Selected excerpt —
A Beginner's Guide To Auditing A Robots.txt File

A robots.txt file is a text file that contains instructions for web crawlers about which pages or files the robot should access or ignore while crawling a website.

The robots.txt file matters because URLs that cannot be crawled by Googlebot cannot be found on Google search.

They can look like this:

User-agent: Swiftbot
Allow: /latest/lpi-refunds.html
Allow: /latest/loan-repayment-cover-refund.html
Allow: /latest/loan-protection-insurance-refund.html

# /robots.txt file for https://www.commbank.com.au/
User-agent: *
Disallow: /references/
Disallow: /merchants/
Disallow: /mobile/

#Blog
Disallow: /blog.feed

#PDFs
Disallow: /commbank/assets/about/careers/B481-Assessment-Centre-Flyer.pdf

Sitemap: https://www.commbank.com.au/sitemap.xml
Sitemap: https://www.commbank.com.au/content/dam/commbank/root/articles-sitemap.xml

When configured poorly, this publicly accessible file can cause a great deal of crawling issues for a website.

For example, when I started a new role in-house, I came across the following:

User-agent: *
Disallow: /

And this immediately rang alarm bells.

This is why robots.txt is one of the first things I look at when doing a technical SEO sweep.

In this guide, I am going to walk you through some of the most common issues you should look for in a robots.txt file.

You can follow along by using my technical SEO audit checklist.

Let’s get started!

On this page:

1. Is there a robots.txt file?

Source data —
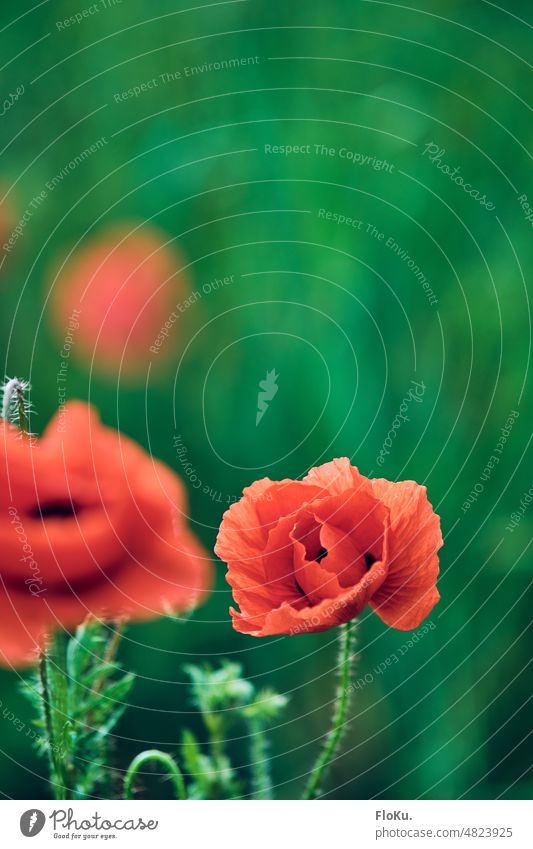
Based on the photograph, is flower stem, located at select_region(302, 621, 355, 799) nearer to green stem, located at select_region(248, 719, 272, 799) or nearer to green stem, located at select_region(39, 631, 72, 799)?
green stem, located at select_region(248, 719, 272, 799)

Required tasks —
a. Copy out, word for word, the part of the robots.txt guide from "When configured poorly, this" up to and including "SEO audit checklist.".
b. In the robots.txt guide, which paths does the sample file allow for the Swiftbot user-agent?
c. According to the robots.txt guide, why does the robots.txt file matter?

Written answers —
a.
When configured poorly, this publicly accessible file can cause a great deal of crawling issues for a website.

For example, when I started a new role in-house, I came across the following:

User-agent: *
Disallow: /

And this immediately rang alarm bells.

This is why robots.txt is one of the first things I look at when doing a technical SEO sweep.

In this guide, I am going to walk you through some of the most common issues you should look for in a robots.txt file.

You can follow along by using my technical SEO audit checklist.

b.
- /latest/lpi-refunds.html
- /latest/loan-repayment-cover-refund.html
- /latest/loan-protection-insurance-refund.html

c. URLs that cannot be crawled by Googlebot cannot be found on Google search.